Key principle: Answer the scenario, not the keyword: identify the specific constraint before choosing the most familiar-sounding option.
Answer analysis
Option-by-option breakdown
For each option: why learners choose it and why it is or isn't the right answer here.
✗
A list of all devices regardless of operating system.
Why it's wrong here
Incorrect. The query filters for Windows.
✗
A list of all Windows devices with their last activity.
Why it's wrong here
Incorrect. The query does not return last activity.
✓
A count of unique Windows devices per device name in the last 7 days.
Why this is correct
Correct. The query summarizes unique devices by name.
Related concept
Read the scenario before looking for a memorised answer.
✗
A count of security alerts per device.
Why it's wrong here
Incorrect. The query uses DeviceInfo, not alert data.
Common exam traps
Common exam trap: answer the scenario, not the keyword
The trap here is that candidates may misinterpret `dcount(DeviceName)` as a count of rows or a list of devices, rather than recognizing it as a distinct count aggregation, and may overlook that `DeviceInfo` is an inventory table, not an alert table.
Detailed technical explanation
How to think about this question
The `dcount()` function in KQL uses the HyperLogLog algorithm to estimate distinct counts efficiently, which is ideal for large datasets where exact counts are expensive. The `bin(TimeGenerated, 7d)` creates fixed 7-day time buckets, so the result shows distinct device counts per 7-day window, not a rolling 7-day count.
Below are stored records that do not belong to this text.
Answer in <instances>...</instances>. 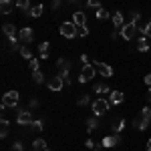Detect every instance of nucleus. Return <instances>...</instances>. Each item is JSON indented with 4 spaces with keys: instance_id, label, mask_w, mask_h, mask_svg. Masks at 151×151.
I'll list each match as a JSON object with an SVG mask.
<instances>
[{
    "instance_id": "9",
    "label": "nucleus",
    "mask_w": 151,
    "mask_h": 151,
    "mask_svg": "<svg viewBox=\"0 0 151 151\" xmlns=\"http://www.w3.org/2000/svg\"><path fill=\"white\" fill-rule=\"evenodd\" d=\"M47 87L50 89V91H60L63 87H65V81H63V77L58 75V77H50L47 81Z\"/></svg>"
},
{
    "instance_id": "35",
    "label": "nucleus",
    "mask_w": 151,
    "mask_h": 151,
    "mask_svg": "<svg viewBox=\"0 0 151 151\" xmlns=\"http://www.w3.org/2000/svg\"><path fill=\"white\" fill-rule=\"evenodd\" d=\"M28 65H30V70L36 73V70H38V58H30V60H28Z\"/></svg>"
},
{
    "instance_id": "14",
    "label": "nucleus",
    "mask_w": 151,
    "mask_h": 151,
    "mask_svg": "<svg viewBox=\"0 0 151 151\" xmlns=\"http://www.w3.org/2000/svg\"><path fill=\"white\" fill-rule=\"evenodd\" d=\"M93 93H97V95H105V93H113V91H111V89H109V85H107V83H97V85H95L93 87Z\"/></svg>"
},
{
    "instance_id": "13",
    "label": "nucleus",
    "mask_w": 151,
    "mask_h": 151,
    "mask_svg": "<svg viewBox=\"0 0 151 151\" xmlns=\"http://www.w3.org/2000/svg\"><path fill=\"white\" fill-rule=\"evenodd\" d=\"M73 22L77 24V26H85V22H87V16H85V12H83V10L73 12Z\"/></svg>"
},
{
    "instance_id": "43",
    "label": "nucleus",
    "mask_w": 151,
    "mask_h": 151,
    "mask_svg": "<svg viewBox=\"0 0 151 151\" xmlns=\"http://www.w3.org/2000/svg\"><path fill=\"white\" fill-rule=\"evenodd\" d=\"M145 85L151 87V75H145Z\"/></svg>"
},
{
    "instance_id": "1",
    "label": "nucleus",
    "mask_w": 151,
    "mask_h": 151,
    "mask_svg": "<svg viewBox=\"0 0 151 151\" xmlns=\"http://www.w3.org/2000/svg\"><path fill=\"white\" fill-rule=\"evenodd\" d=\"M18 101H20L18 91H8V93H4V97H2V111L14 109V107L18 105Z\"/></svg>"
},
{
    "instance_id": "41",
    "label": "nucleus",
    "mask_w": 151,
    "mask_h": 151,
    "mask_svg": "<svg viewBox=\"0 0 151 151\" xmlns=\"http://www.w3.org/2000/svg\"><path fill=\"white\" fill-rule=\"evenodd\" d=\"M85 145H87L89 149H95V141H93V139H89V141H87V143H85Z\"/></svg>"
},
{
    "instance_id": "16",
    "label": "nucleus",
    "mask_w": 151,
    "mask_h": 151,
    "mask_svg": "<svg viewBox=\"0 0 151 151\" xmlns=\"http://www.w3.org/2000/svg\"><path fill=\"white\" fill-rule=\"evenodd\" d=\"M32 149H35V151H50L45 139H35V141H32Z\"/></svg>"
},
{
    "instance_id": "27",
    "label": "nucleus",
    "mask_w": 151,
    "mask_h": 151,
    "mask_svg": "<svg viewBox=\"0 0 151 151\" xmlns=\"http://www.w3.org/2000/svg\"><path fill=\"white\" fill-rule=\"evenodd\" d=\"M131 22L137 28H141V12H131Z\"/></svg>"
},
{
    "instance_id": "46",
    "label": "nucleus",
    "mask_w": 151,
    "mask_h": 151,
    "mask_svg": "<svg viewBox=\"0 0 151 151\" xmlns=\"http://www.w3.org/2000/svg\"><path fill=\"white\" fill-rule=\"evenodd\" d=\"M69 2H70V4H75V2H77V0H69Z\"/></svg>"
},
{
    "instance_id": "30",
    "label": "nucleus",
    "mask_w": 151,
    "mask_h": 151,
    "mask_svg": "<svg viewBox=\"0 0 151 151\" xmlns=\"http://www.w3.org/2000/svg\"><path fill=\"white\" fill-rule=\"evenodd\" d=\"M32 79H35L36 85H42V83H45V75H42L40 70H36V73H32Z\"/></svg>"
},
{
    "instance_id": "4",
    "label": "nucleus",
    "mask_w": 151,
    "mask_h": 151,
    "mask_svg": "<svg viewBox=\"0 0 151 151\" xmlns=\"http://www.w3.org/2000/svg\"><path fill=\"white\" fill-rule=\"evenodd\" d=\"M58 30H60V35L65 36V38H75L77 36V24L75 22H63Z\"/></svg>"
},
{
    "instance_id": "23",
    "label": "nucleus",
    "mask_w": 151,
    "mask_h": 151,
    "mask_svg": "<svg viewBox=\"0 0 151 151\" xmlns=\"http://www.w3.org/2000/svg\"><path fill=\"white\" fill-rule=\"evenodd\" d=\"M42 10H45V6H42V4H35V6L30 8V12H28V14H30L32 18H38V16L42 14Z\"/></svg>"
},
{
    "instance_id": "29",
    "label": "nucleus",
    "mask_w": 151,
    "mask_h": 151,
    "mask_svg": "<svg viewBox=\"0 0 151 151\" xmlns=\"http://www.w3.org/2000/svg\"><path fill=\"white\" fill-rule=\"evenodd\" d=\"M20 55H22L24 58H28V60H30V58H32V50H30V47H28V45H22V48H20Z\"/></svg>"
},
{
    "instance_id": "37",
    "label": "nucleus",
    "mask_w": 151,
    "mask_h": 151,
    "mask_svg": "<svg viewBox=\"0 0 151 151\" xmlns=\"http://www.w3.org/2000/svg\"><path fill=\"white\" fill-rule=\"evenodd\" d=\"M87 4L91 8H101V0H87Z\"/></svg>"
},
{
    "instance_id": "15",
    "label": "nucleus",
    "mask_w": 151,
    "mask_h": 151,
    "mask_svg": "<svg viewBox=\"0 0 151 151\" xmlns=\"http://www.w3.org/2000/svg\"><path fill=\"white\" fill-rule=\"evenodd\" d=\"M109 101H111V105H119L125 101V95L121 93V91H113V93L109 95Z\"/></svg>"
},
{
    "instance_id": "31",
    "label": "nucleus",
    "mask_w": 151,
    "mask_h": 151,
    "mask_svg": "<svg viewBox=\"0 0 151 151\" xmlns=\"http://www.w3.org/2000/svg\"><path fill=\"white\" fill-rule=\"evenodd\" d=\"M97 18H99V20H107V18H109V12L105 10L103 6H101V8H97Z\"/></svg>"
},
{
    "instance_id": "7",
    "label": "nucleus",
    "mask_w": 151,
    "mask_h": 151,
    "mask_svg": "<svg viewBox=\"0 0 151 151\" xmlns=\"http://www.w3.org/2000/svg\"><path fill=\"white\" fill-rule=\"evenodd\" d=\"M97 73L101 75V77H113V67H109L107 63H101V60H95L93 63Z\"/></svg>"
},
{
    "instance_id": "22",
    "label": "nucleus",
    "mask_w": 151,
    "mask_h": 151,
    "mask_svg": "<svg viewBox=\"0 0 151 151\" xmlns=\"http://www.w3.org/2000/svg\"><path fill=\"white\" fill-rule=\"evenodd\" d=\"M149 42H151V40L147 38V36L141 35V38H139V47H137V48H139L141 52H147V50H149Z\"/></svg>"
},
{
    "instance_id": "33",
    "label": "nucleus",
    "mask_w": 151,
    "mask_h": 151,
    "mask_svg": "<svg viewBox=\"0 0 151 151\" xmlns=\"http://www.w3.org/2000/svg\"><path fill=\"white\" fill-rule=\"evenodd\" d=\"M77 103L81 105V107H85V105H89V103H91V99H89V95H81Z\"/></svg>"
},
{
    "instance_id": "36",
    "label": "nucleus",
    "mask_w": 151,
    "mask_h": 151,
    "mask_svg": "<svg viewBox=\"0 0 151 151\" xmlns=\"http://www.w3.org/2000/svg\"><path fill=\"white\" fill-rule=\"evenodd\" d=\"M12 151H24V145L20 141H14V143H12Z\"/></svg>"
},
{
    "instance_id": "20",
    "label": "nucleus",
    "mask_w": 151,
    "mask_h": 151,
    "mask_svg": "<svg viewBox=\"0 0 151 151\" xmlns=\"http://www.w3.org/2000/svg\"><path fill=\"white\" fill-rule=\"evenodd\" d=\"M0 10H2V14H10L12 12V0H0Z\"/></svg>"
},
{
    "instance_id": "26",
    "label": "nucleus",
    "mask_w": 151,
    "mask_h": 151,
    "mask_svg": "<svg viewBox=\"0 0 151 151\" xmlns=\"http://www.w3.org/2000/svg\"><path fill=\"white\" fill-rule=\"evenodd\" d=\"M57 67L60 70H70V63L67 60V58H58V60H57Z\"/></svg>"
},
{
    "instance_id": "40",
    "label": "nucleus",
    "mask_w": 151,
    "mask_h": 151,
    "mask_svg": "<svg viewBox=\"0 0 151 151\" xmlns=\"http://www.w3.org/2000/svg\"><path fill=\"white\" fill-rule=\"evenodd\" d=\"M58 6H60V0H52V10H58Z\"/></svg>"
},
{
    "instance_id": "34",
    "label": "nucleus",
    "mask_w": 151,
    "mask_h": 151,
    "mask_svg": "<svg viewBox=\"0 0 151 151\" xmlns=\"http://www.w3.org/2000/svg\"><path fill=\"white\" fill-rule=\"evenodd\" d=\"M87 35H89L87 26H77V36H87Z\"/></svg>"
},
{
    "instance_id": "32",
    "label": "nucleus",
    "mask_w": 151,
    "mask_h": 151,
    "mask_svg": "<svg viewBox=\"0 0 151 151\" xmlns=\"http://www.w3.org/2000/svg\"><path fill=\"white\" fill-rule=\"evenodd\" d=\"M111 127H113V131H115V133H119L121 129L125 127V121H123V119H121V121H115V123H113Z\"/></svg>"
},
{
    "instance_id": "2",
    "label": "nucleus",
    "mask_w": 151,
    "mask_h": 151,
    "mask_svg": "<svg viewBox=\"0 0 151 151\" xmlns=\"http://www.w3.org/2000/svg\"><path fill=\"white\" fill-rule=\"evenodd\" d=\"M111 107H113V105H111V101H107V99H97V101H93V103H91V109H93V113L97 117L105 115Z\"/></svg>"
},
{
    "instance_id": "3",
    "label": "nucleus",
    "mask_w": 151,
    "mask_h": 151,
    "mask_svg": "<svg viewBox=\"0 0 151 151\" xmlns=\"http://www.w3.org/2000/svg\"><path fill=\"white\" fill-rule=\"evenodd\" d=\"M93 77H97V69H95V65H93V63L83 65L81 75H79V83H89V81H93Z\"/></svg>"
},
{
    "instance_id": "28",
    "label": "nucleus",
    "mask_w": 151,
    "mask_h": 151,
    "mask_svg": "<svg viewBox=\"0 0 151 151\" xmlns=\"http://www.w3.org/2000/svg\"><path fill=\"white\" fill-rule=\"evenodd\" d=\"M133 127L137 129V131H145V129L149 127V125H145V123H143V121H141V117H137V119H135V121H133Z\"/></svg>"
},
{
    "instance_id": "10",
    "label": "nucleus",
    "mask_w": 151,
    "mask_h": 151,
    "mask_svg": "<svg viewBox=\"0 0 151 151\" xmlns=\"http://www.w3.org/2000/svg\"><path fill=\"white\" fill-rule=\"evenodd\" d=\"M119 141H121V137L115 133V135H107V137L101 141V145H103L105 149H111V147H117V145H119Z\"/></svg>"
},
{
    "instance_id": "6",
    "label": "nucleus",
    "mask_w": 151,
    "mask_h": 151,
    "mask_svg": "<svg viewBox=\"0 0 151 151\" xmlns=\"http://www.w3.org/2000/svg\"><path fill=\"white\" fill-rule=\"evenodd\" d=\"M16 123H18V125H30V123H32L30 109H20V111L16 113Z\"/></svg>"
},
{
    "instance_id": "12",
    "label": "nucleus",
    "mask_w": 151,
    "mask_h": 151,
    "mask_svg": "<svg viewBox=\"0 0 151 151\" xmlns=\"http://www.w3.org/2000/svg\"><path fill=\"white\" fill-rule=\"evenodd\" d=\"M111 20H113V26H115L117 30H121V28L125 26V18H123V12H113Z\"/></svg>"
},
{
    "instance_id": "5",
    "label": "nucleus",
    "mask_w": 151,
    "mask_h": 151,
    "mask_svg": "<svg viewBox=\"0 0 151 151\" xmlns=\"http://www.w3.org/2000/svg\"><path fill=\"white\" fill-rule=\"evenodd\" d=\"M137 30H139V28H137L133 22H127L123 28H121V36H123L125 40H133V38H135V35H137Z\"/></svg>"
},
{
    "instance_id": "17",
    "label": "nucleus",
    "mask_w": 151,
    "mask_h": 151,
    "mask_svg": "<svg viewBox=\"0 0 151 151\" xmlns=\"http://www.w3.org/2000/svg\"><path fill=\"white\" fill-rule=\"evenodd\" d=\"M48 47H50V45H48L47 40L38 45V55H40V60H47V58H48Z\"/></svg>"
},
{
    "instance_id": "11",
    "label": "nucleus",
    "mask_w": 151,
    "mask_h": 151,
    "mask_svg": "<svg viewBox=\"0 0 151 151\" xmlns=\"http://www.w3.org/2000/svg\"><path fill=\"white\" fill-rule=\"evenodd\" d=\"M2 32L8 36V40H12V38H18V30H16V26L10 22H6L4 26H2Z\"/></svg>"
},
{
    "instance_id": "8",
    "label": "nucleus",
    "mask_w": 151,
    "mask_h": 151,
    "mask_svg": "<svg viewBox=\"0 0 151 151\" xmlns=\"http://www.w3.org/2000/svg\"><path fill=\"white\" fill-rule=\"evenodd\" d=\"M32 28H30V26H26V28H20V30H18V38H20V42H22V45H30V42H32Z\"/></svg>"
},
{
    "instance_id": "42",
    "label": "nucleus",
    "mask_w": 151,
    "mask_h": 151,
    "mask_svg": "<svg viewBox=\"0 0 151 151\" xmlns=\"http://www.w3.org/2000/svg\"><path fill=\"white\" fill-rule=\"evenodd\" d=\"M36 107H38V101L32 99V101H30V109H36Z\"/></svg>"
},
{
    "instance_id": "19",
    "label": "nucleus",
    "mask_w": 151,
    "mask_h": 151,
    "mask_svg": "<svg viewBox=\"0 0 151 151\" xmlns=\"http://www.w3.org/2000/svg\"><path fill=\"white\" fill-rule=\"evenodd\" d=\"M0 125H2V131H0V137H2V139H6V137H8V127H10V121L2 117V121H0Z\"/></svg>"
},
{
    "instance_id": "21",
    "label": "nucleus",
    "mask_w": 151,
    "mask_h": 151,
    "mask_svg": "<svg viewBox=\"0 0 151 151\" xmlns=\"http://www.w3.org/2000/svg\"><path fill=\"white\" fill-rule=\"evenodd\" d=\"M139 117H141V121H143L145 125H149V121H151V109H149V107H143Z\"/></svg>"
},
{
    "instance_id": "18",
    "label": "nucleus",
    "mask_w": 151,
    "mask_h": 151,
    "mask_svg": "<svg viewBox=\"0 0 151 151\" xmlns=\"http://www.w3.org/2000/svg\"><path fill=\"white\" fill-rule=\"evenodd\" d=\"M16 8L28 14V12H30V8H32V6H30V0H16Z\"/></svg>"
},
{
    "instance_id": "47",
    "label": "nucleus",
    "mask_w": 151,
    "mask_h": 151,
    "mask_svg": "<svg viewBox=\"0 0 151 151\" xmlns=\"http://www.w3.org/2000/svg\"><path fill=\"white\" fill-rule=\"evenodd\" d=\"M93 151H101V149H93Z\"/></svg>"
},
{
    "instance_id": "38",
    "label": "nucleus",
    "mask_w": 151,
    "mask_h": 151,
    "mask_svg": "<svg viewBox=\"0 0 151 151\" xmlns=\"http://www.w3.org/2000/svg\"><path fill=\"white\" fill-rule=\"evenodd\" d=\"M81 63H83V65H89V57H87L85 52H83V55H81Z\"/></svg>"
},
{
    "instance_id": "39",
    "label": "nucleus",
    "mask_w": 151,
    "mask_h": 151,
    "mask_svg": "<svg viewBox=\"0 0 151 151\" xmlns=\"http://www.w3.org/2000/svg\"><path fill=\"white\" fill-rule=\"evenodd\" d=\"M119 35H121V30H117V28H115V30L111 32V40H115V38H117V36H119Z\"/></svg>"
},
{
    "instance_id": "44",
    "label": "nucleus",
    "mask_w": 151,
    "mask_h": 151,
    "mask_svg": "<svg viewBox=\"0 0 151 151\" xmlns=\"http://www.w3.org/2000/svg\"><path fill=\"white\" fill-rule=\"evenodd\" d=\"M147 101L151 103V87H149V91H147Z\"/></svg>"
},
{
    "instance_id": "45",
    "label": "nucleus",
    "mask_w": 151,
    "mask_h": 151,
    "mask_svg": "<svg viewBox=\"0 0 151 151\" xmlns=\"http://www.w3.org/2000/svg\"><path fill=\"white\" fill-rule=\"evenodd\" d=\"M147 151H151V139L147 141Z\"/></svg>"
},
{
    "instance_id": "25",
    "label": "nucleus",
    "mask_w": 151,
    "mask_h": 151,
    "mask_svg": "<svg viewBox=\"0 0 151 151\" xmlns=\"http://www.w3.org/2000/svg\"><path fill=\"white\" fill-rule=\"evenodd\" d=\"M97 127H99V121H97V119H93V117L87 119V131H89V133H93Z\"/></svg>"
},
{
    "instance_id": "24",
    "label": "nucleus",
    "mask_w": 151,
    "mask_h": 151,
    "mask_svg": "<svg viewBox=\"0 0 151 151\" xmlns=\"http://www.w3.org/2000/svg\"><path fill=\"white\" fill-rule=\"evenodd\" d=\"M42 129H45L42 119H32V123H30V131H42Z\"/></svg>"
}]
</instances>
In real-world scenarios, this query helps track Windows device churn or new device onboarding trends over weekly intervals.
KKey Concepts to Remember
Read the scenario before looking for a memorised answer.
Find the constraint that changes the correct option.
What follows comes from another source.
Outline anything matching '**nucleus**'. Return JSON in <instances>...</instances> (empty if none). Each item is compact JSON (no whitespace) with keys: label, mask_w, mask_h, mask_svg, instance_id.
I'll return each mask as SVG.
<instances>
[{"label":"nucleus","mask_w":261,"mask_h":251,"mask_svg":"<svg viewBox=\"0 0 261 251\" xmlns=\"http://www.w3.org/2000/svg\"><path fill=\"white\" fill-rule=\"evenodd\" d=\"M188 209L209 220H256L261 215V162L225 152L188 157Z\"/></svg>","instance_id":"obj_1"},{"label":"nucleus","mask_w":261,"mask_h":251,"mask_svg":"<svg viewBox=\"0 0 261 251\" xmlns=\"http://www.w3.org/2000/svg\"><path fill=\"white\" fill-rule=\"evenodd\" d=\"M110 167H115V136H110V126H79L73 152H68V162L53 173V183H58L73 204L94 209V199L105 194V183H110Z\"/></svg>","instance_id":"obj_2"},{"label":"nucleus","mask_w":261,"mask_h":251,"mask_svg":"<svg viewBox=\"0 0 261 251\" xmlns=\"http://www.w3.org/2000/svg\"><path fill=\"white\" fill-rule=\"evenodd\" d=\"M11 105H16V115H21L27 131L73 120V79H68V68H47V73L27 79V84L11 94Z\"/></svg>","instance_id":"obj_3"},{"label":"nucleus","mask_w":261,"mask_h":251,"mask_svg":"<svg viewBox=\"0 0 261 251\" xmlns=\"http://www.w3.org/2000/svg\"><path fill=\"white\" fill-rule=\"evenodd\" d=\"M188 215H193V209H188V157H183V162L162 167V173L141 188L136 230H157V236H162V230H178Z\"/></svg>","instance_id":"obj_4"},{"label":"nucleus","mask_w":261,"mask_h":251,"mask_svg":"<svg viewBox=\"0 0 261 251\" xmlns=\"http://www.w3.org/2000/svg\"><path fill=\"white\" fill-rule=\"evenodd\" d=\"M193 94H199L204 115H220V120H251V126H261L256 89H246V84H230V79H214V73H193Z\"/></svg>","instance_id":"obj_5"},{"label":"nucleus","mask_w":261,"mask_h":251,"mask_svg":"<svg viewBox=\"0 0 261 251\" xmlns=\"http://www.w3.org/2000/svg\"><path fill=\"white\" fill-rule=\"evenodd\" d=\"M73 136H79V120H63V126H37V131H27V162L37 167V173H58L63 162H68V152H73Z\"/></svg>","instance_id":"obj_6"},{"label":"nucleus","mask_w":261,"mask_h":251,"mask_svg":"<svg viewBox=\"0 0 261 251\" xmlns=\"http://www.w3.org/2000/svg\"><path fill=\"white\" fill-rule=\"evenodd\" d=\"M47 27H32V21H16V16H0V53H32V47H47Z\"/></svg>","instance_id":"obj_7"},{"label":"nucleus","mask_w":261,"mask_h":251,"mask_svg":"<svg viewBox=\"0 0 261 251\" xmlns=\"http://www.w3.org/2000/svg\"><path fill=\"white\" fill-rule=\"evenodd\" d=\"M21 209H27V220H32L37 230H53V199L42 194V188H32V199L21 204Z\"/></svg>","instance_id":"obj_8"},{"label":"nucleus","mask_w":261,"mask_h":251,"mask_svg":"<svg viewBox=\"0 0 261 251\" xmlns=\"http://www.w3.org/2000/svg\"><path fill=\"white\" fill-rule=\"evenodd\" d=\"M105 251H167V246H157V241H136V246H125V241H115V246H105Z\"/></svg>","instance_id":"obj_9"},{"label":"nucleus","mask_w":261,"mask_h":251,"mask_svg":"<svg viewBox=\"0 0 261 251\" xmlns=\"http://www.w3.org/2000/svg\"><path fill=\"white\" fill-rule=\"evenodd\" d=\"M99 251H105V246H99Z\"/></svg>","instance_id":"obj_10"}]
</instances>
Eliminate answers that are true in general but not in this case.
TExam Day Tips
→Watch for words such as best, first, most likely and least administrative effort.
→Review why wrong options are wrong, not only why the correct option is correct.
Key takeaway
Answer the scenario, not the keyword: identify the specific constraint before choosing the most familiar-sounding option.
Real-world example
How this comes up in practice
A cloud solutions architect for a retail company is evaluating services for a new workload. The correct answer here reflects best practice for the specific scenario described — not a general cloud recommendation. Answer the scenario, not the keyword: identify the specific constraint before choosing the most familiar-sounding option. Cloud exam questions reward reading the constraint carefully: the same technology can be right or wrong depending on the use case.
Related glossary terms
Concepts from this question explained
These glossary pages explain the core terms tested in this MD-102 question in full detail.
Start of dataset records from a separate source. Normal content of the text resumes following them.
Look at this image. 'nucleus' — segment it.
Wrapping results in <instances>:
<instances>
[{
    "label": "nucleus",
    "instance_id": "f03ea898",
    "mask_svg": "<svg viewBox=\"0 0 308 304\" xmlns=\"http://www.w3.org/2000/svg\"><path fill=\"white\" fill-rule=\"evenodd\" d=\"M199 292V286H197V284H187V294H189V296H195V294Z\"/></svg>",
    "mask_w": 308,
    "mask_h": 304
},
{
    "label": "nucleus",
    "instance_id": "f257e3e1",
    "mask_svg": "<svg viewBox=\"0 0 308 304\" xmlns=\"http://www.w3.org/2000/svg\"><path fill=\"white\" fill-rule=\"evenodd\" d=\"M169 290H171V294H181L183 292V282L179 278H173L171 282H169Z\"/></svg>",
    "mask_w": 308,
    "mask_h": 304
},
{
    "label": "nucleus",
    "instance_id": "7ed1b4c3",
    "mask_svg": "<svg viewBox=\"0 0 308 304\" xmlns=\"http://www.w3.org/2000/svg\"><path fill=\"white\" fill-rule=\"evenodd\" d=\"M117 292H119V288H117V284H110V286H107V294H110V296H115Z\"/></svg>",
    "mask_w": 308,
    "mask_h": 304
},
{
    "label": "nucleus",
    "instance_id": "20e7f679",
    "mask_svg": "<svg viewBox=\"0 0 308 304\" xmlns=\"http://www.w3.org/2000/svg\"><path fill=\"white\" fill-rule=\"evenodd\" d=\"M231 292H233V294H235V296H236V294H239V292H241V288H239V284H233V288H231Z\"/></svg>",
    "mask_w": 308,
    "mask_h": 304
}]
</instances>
Manage and maintain devices — This question tests Manage and maintain devices — Read the scenario before looking for a memorised answer..
What is the correct answer to this question?
The correct answer is: A count of unique Windows devices per device name in the last 7 days. — The KQL query uses `DeviceInfo` (a Microsoft Sentinel table for device inventory), filters with `where` to include only rows where `OperatingSystem` contains 'Windows', then uses `summarize` with `dcount(DeviceName)` to count distinct device names, and `bin(TimeGenerated, 7d)` to group by 7-day intervals. This produces a count of unique Windows devices per device name over the last 7 days, making option C correct.
What should I do if I get this MD-102 question wrong?
Identify which exam domain this question belongs to, review the core concept, then practise similar questions from the same domain.
What is the key concept behind this question?
Read the scenario before looking for a memorised answer.